A figure who began his life in a densely packed immigrant neighborhood in Chicago and rose to become one of the world's leading Hebrew manuscript and Semitics scholars has passed away days before his 93rd birthday. Norman Golb was born in Albany Park in 1928. His parents, from the Ukraine, met after their families had settled in that northwest Chicago neighborhood along with thousands of other Jewish immigrants.

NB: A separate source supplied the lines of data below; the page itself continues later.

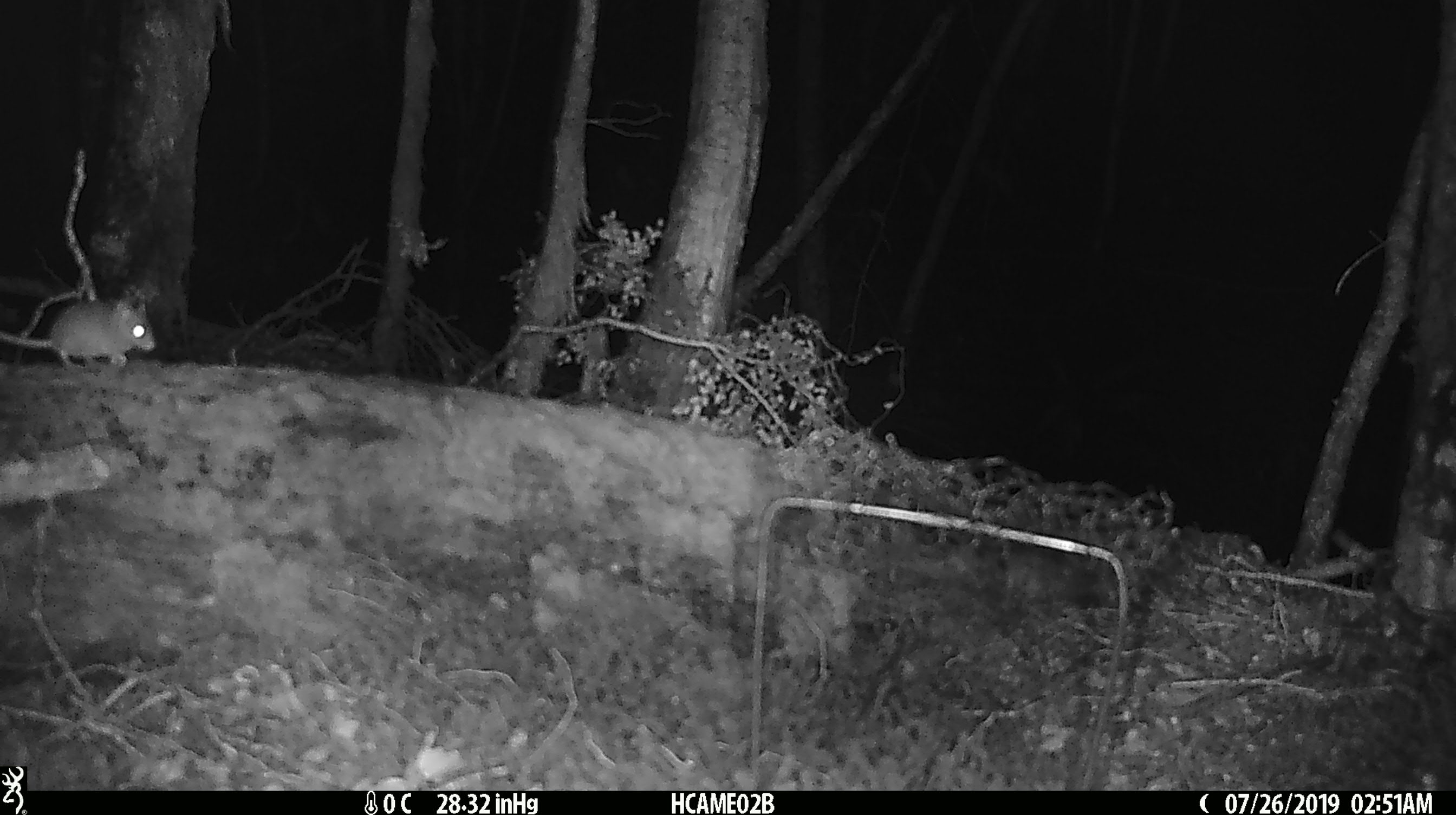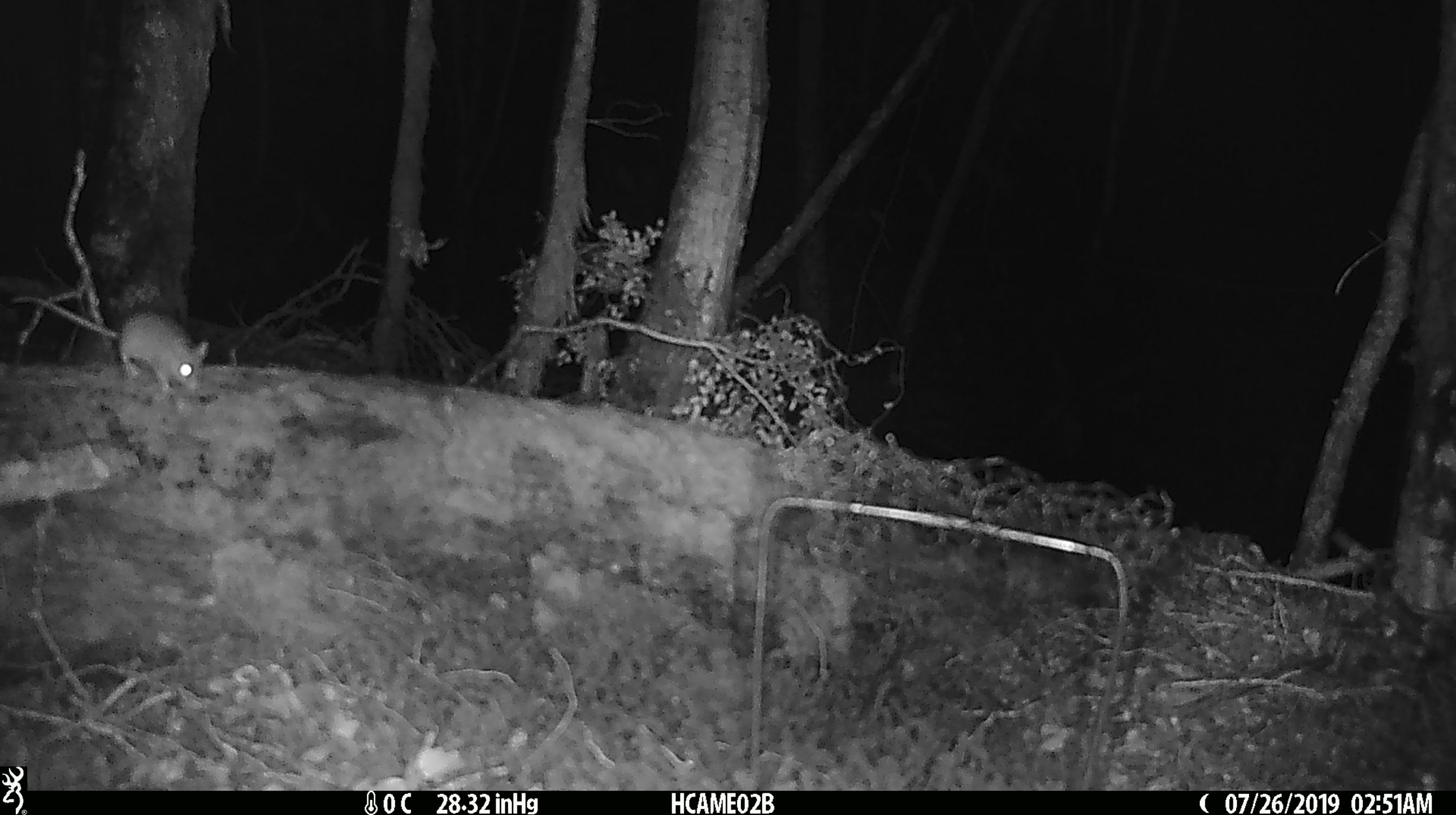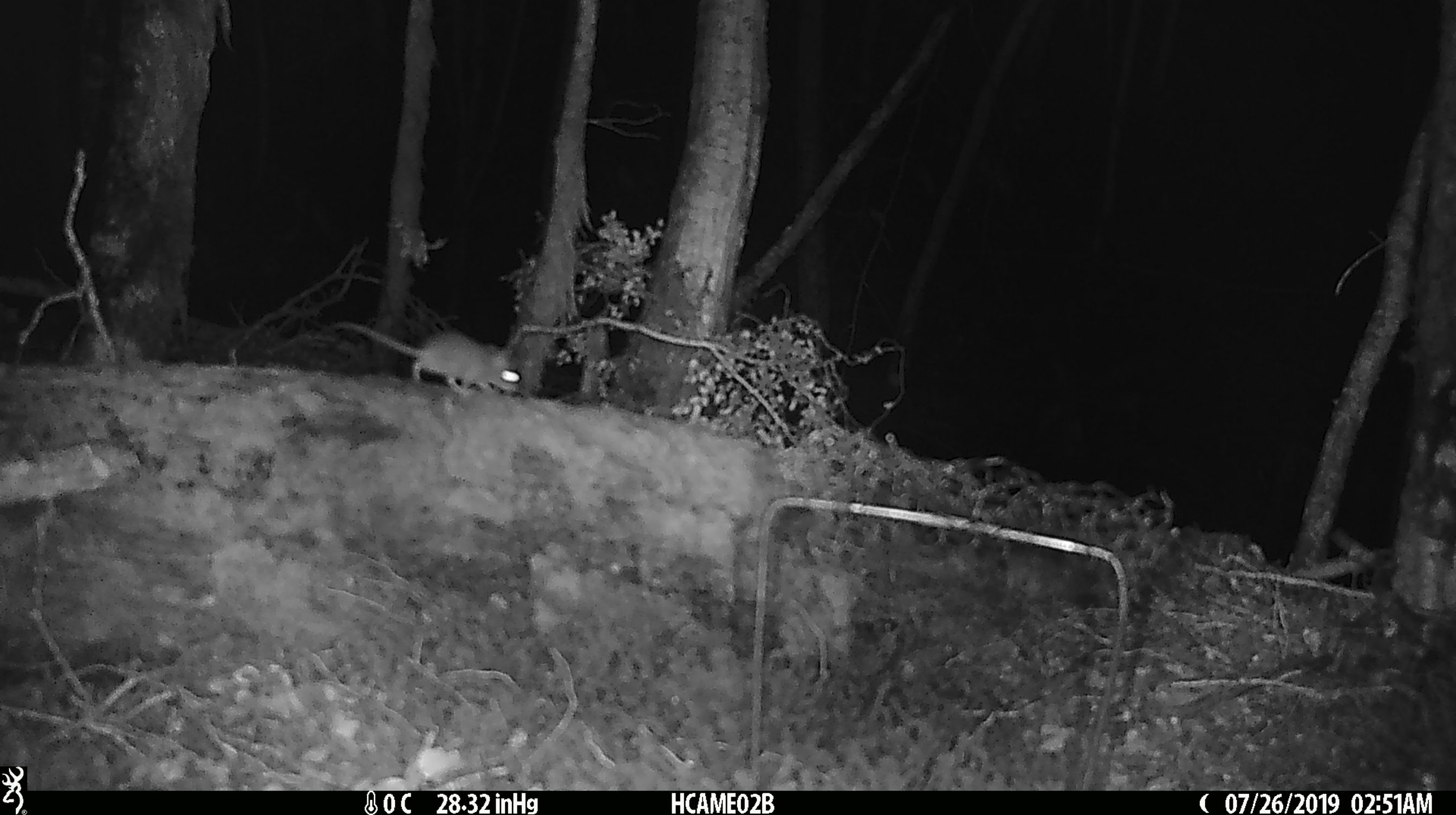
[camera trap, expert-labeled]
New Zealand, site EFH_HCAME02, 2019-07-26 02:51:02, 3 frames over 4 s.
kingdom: Animalia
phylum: Chordata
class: Mammalia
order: Rodentia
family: Muridae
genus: Mus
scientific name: Mus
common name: mouse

A part-time actor in the Yiddish theater, Golb’s father Joseph sustained his family during the Depression by working as a barber, and later for the City of Chicago’s water department. Golb’s mother Rose née Bilow was a homemaker and part-time sales clerk at the old Fair department store. Golb received his first advanced training in Hebrew, Aramaic, and Arabic texts, as well as Latin and Greek, at the University of Chicago's Oriental Institute (1948–50). He went on to study archaeology, the history of ancient Palestine, and several of the newly found Dead Sea Scroll texts at Johns Hopkins University, where he received his Ph.D. in 1954, at the age of twenty-six.
After a year spent studying Arabic at Dropsie College (Philadelphia) and two years in Jerusalem, Golb lectured in Hebrew and Semitic Studies at the University of Wisconsin (1957–58). He then moved to the Hebrew Union College in Cincinnati, where he taught Arabic, Hebrew, and medieval Jewish philosophy for five years (1958–63).

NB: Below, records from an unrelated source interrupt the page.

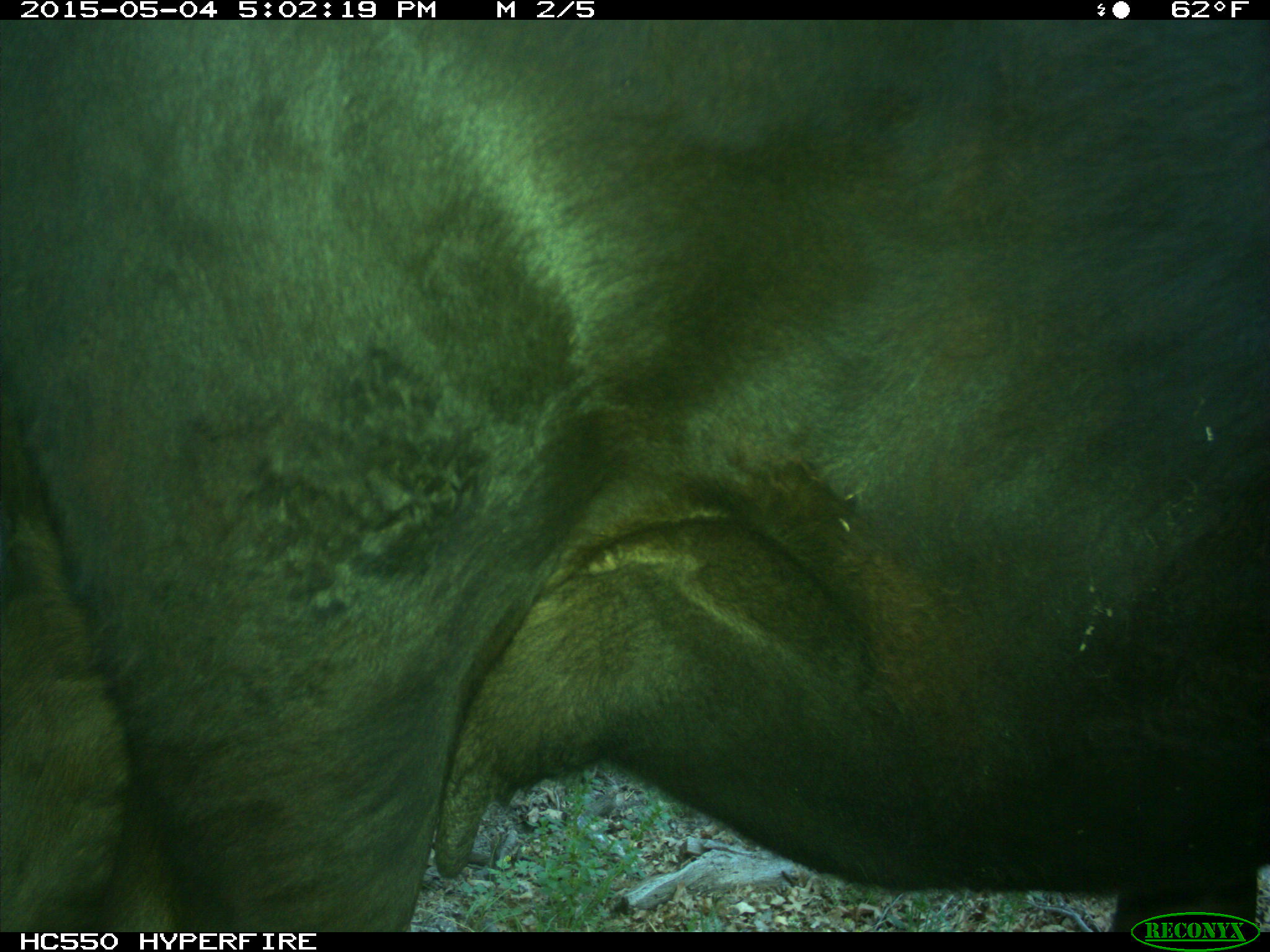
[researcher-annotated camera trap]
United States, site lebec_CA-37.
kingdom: Animalia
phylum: Chordata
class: Mammalia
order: Artiodactyla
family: Bovidae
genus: Bos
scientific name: Bos taurus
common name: domestic cow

In 1963 he was appointed to a position in the University of Chicago's Department of Near Eastern Languages and Civilizations and at the Oriental Institute, in Hebrew and Judeo-Arabic studies. In 1988, he was named Ludwig Rosenberger Professor in Jewish History and Civilization.
Golb did pathbreaking historical research for over half a century. He was a master in three main areas: the Dead Sea Scrolls and Judaism in late antiquity, the Jews in the Arab world during the Middle Ages, and medieval European history.

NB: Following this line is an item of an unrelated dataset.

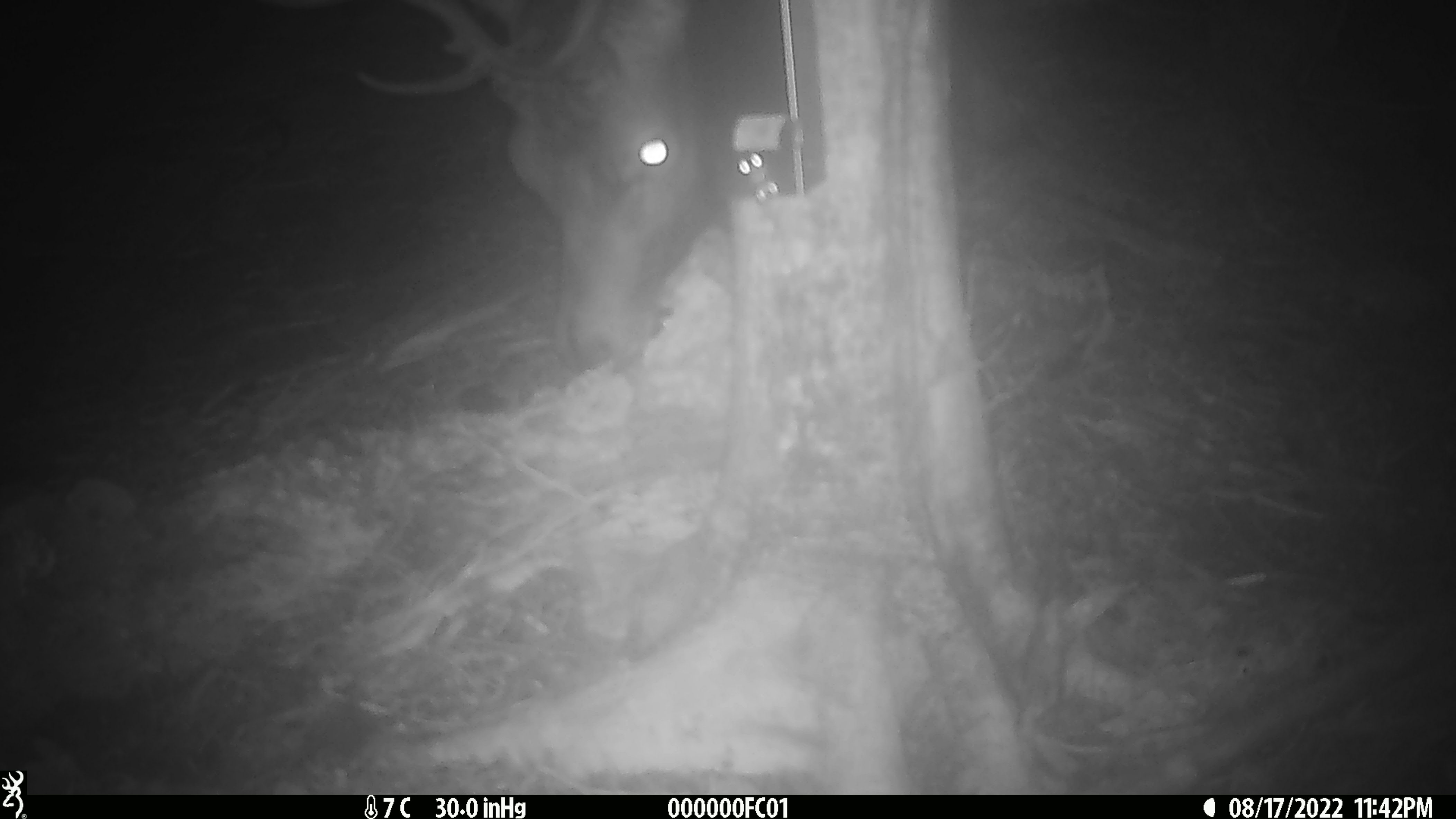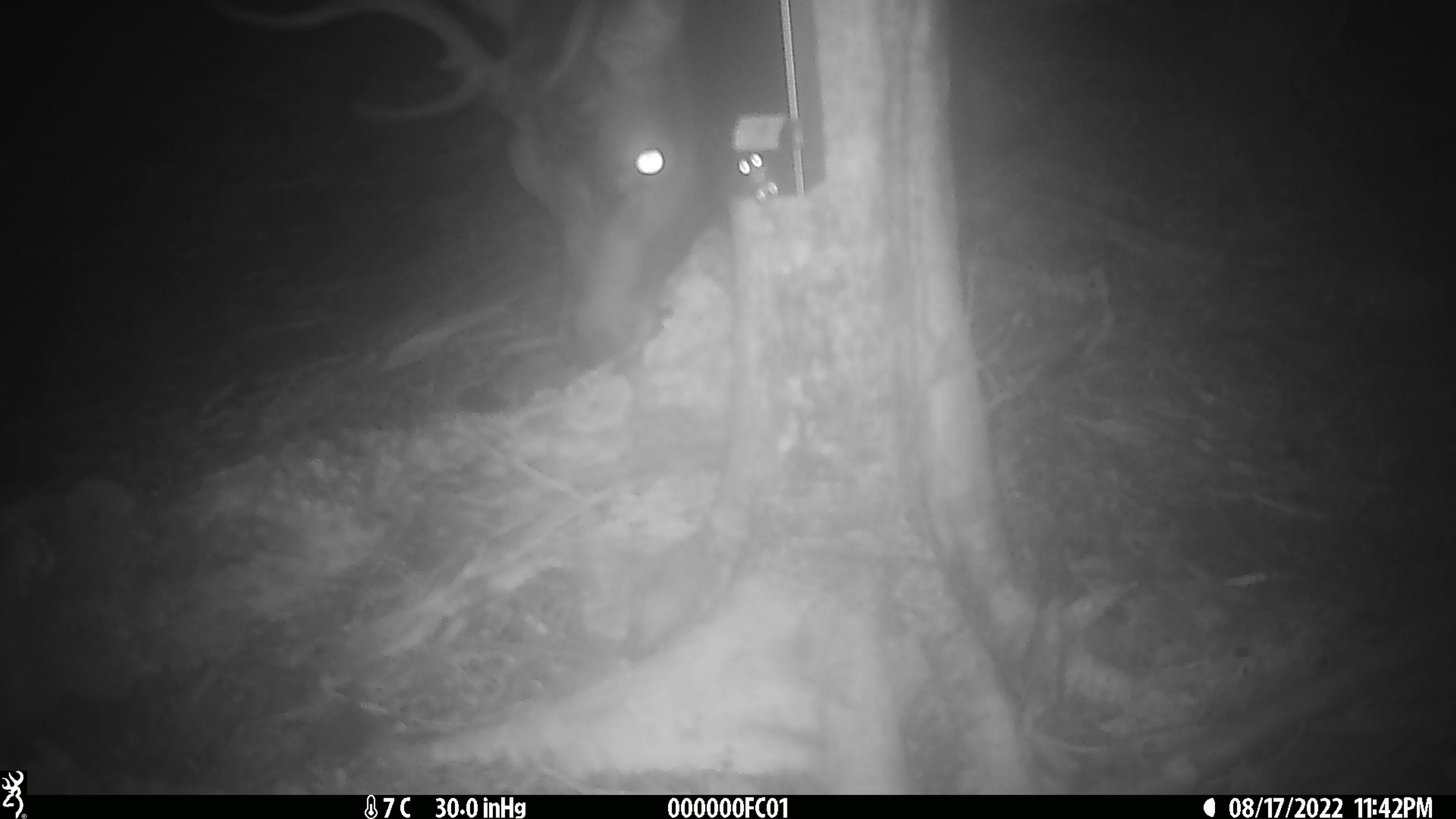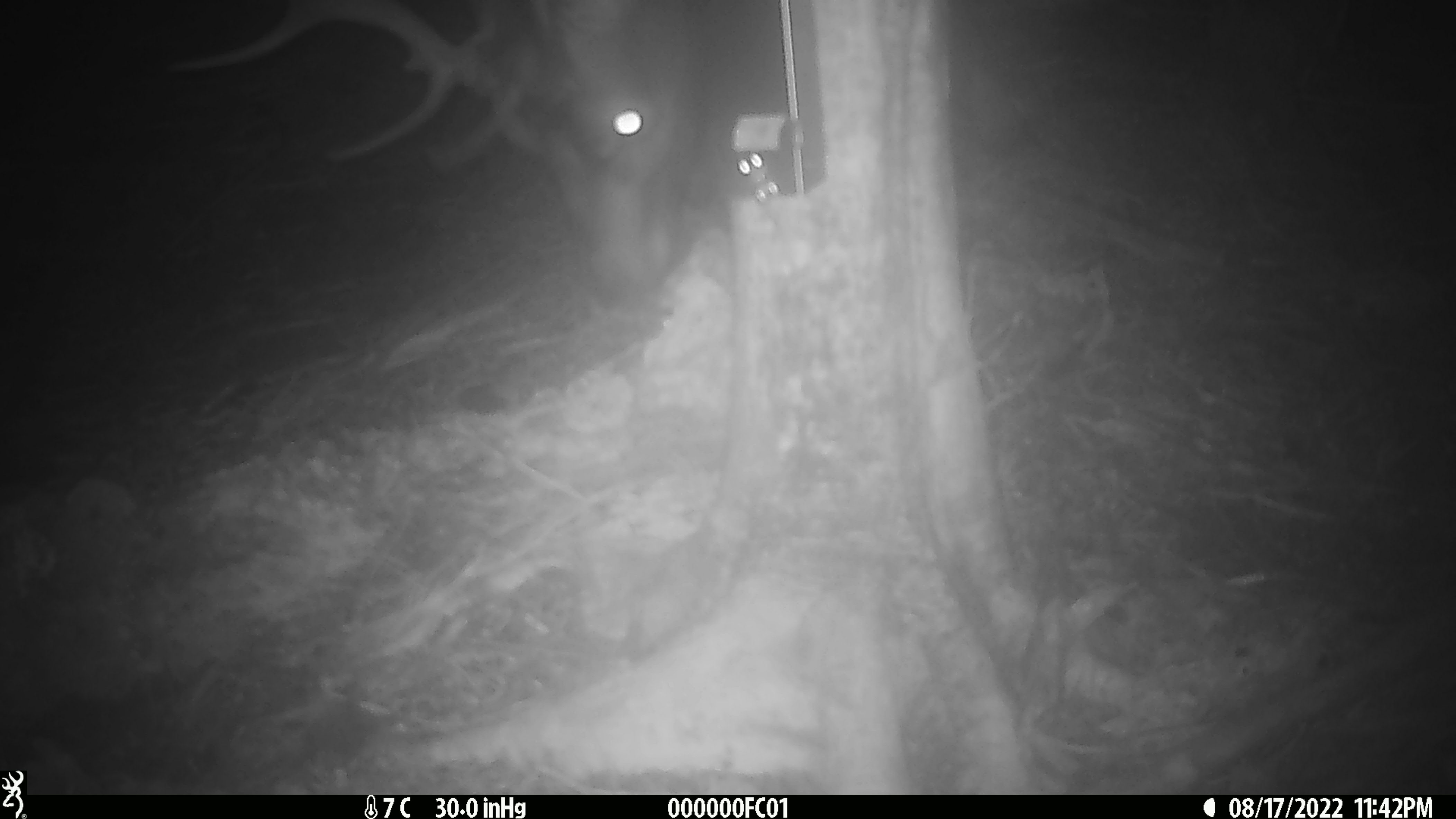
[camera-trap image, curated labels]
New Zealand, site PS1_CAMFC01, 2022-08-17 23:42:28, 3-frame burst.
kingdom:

His linguistic and palaeographical expertise, as well as his versatility in Jewish history were exceptional, indeed unique. He made numerous discoveries, including the first documentary proof that Khazars converted to Judaism, and the presence of a major Jewish community in medieval Rouen (France).
In 1985, Golb was awarded the Grand Medal of the City of Rouen. In 1987 he was granted an honorary doctorate by the University of Rouen, and was awarded the Medal of the Region of Haute Normandie. In 2006 he was granted honorary citizenship by the commune of Oppido Lucano (Basilicata, Italy) for his research on Obadiah the Proselyte and related topics.
Golb's discoveries also became the basis for the international best-selling novel The Convert, by the award-winning Flemish author Stefan Hertmans.
Golb received many research awards, including two Guggenheim Fellowships. He spent long research stays working on the famous Cairo Genizah documents in St. Petersburg and the Cambridge University Library; he was made a life member of Cambridge University's Clare Hall. His scholarship on the Dead Sea Scrolls was pioneering and highly publicized.
Golb was one of the last surviving figures in a generation of American Jewish intellectuals who came from working-class roots and ended up enriching world knowledge and academic debate to an extraordinary degree. He and his wife Ruth (Magid), a special education teacher in private practice and Chicago's public schools, were also active in city and local Hyde Park affairs for well over a half-century, while maintaining close ties to friends and colleagues in England, France, and Israel.
Norman Golb is survived by his wife; by three children: Joel, Judith Golb, and Raphael; by a granddaughter, Dana Vowinckel, a sister Harriet Baker, two nieces, and many cousins.
To keep everyone safe and healthy, the interment service will be private. To attend the funeral live stream Wednesday 3PMCT, please visit our website.
In lieu of flowers, memorial contributions may be made to the charity of your choice.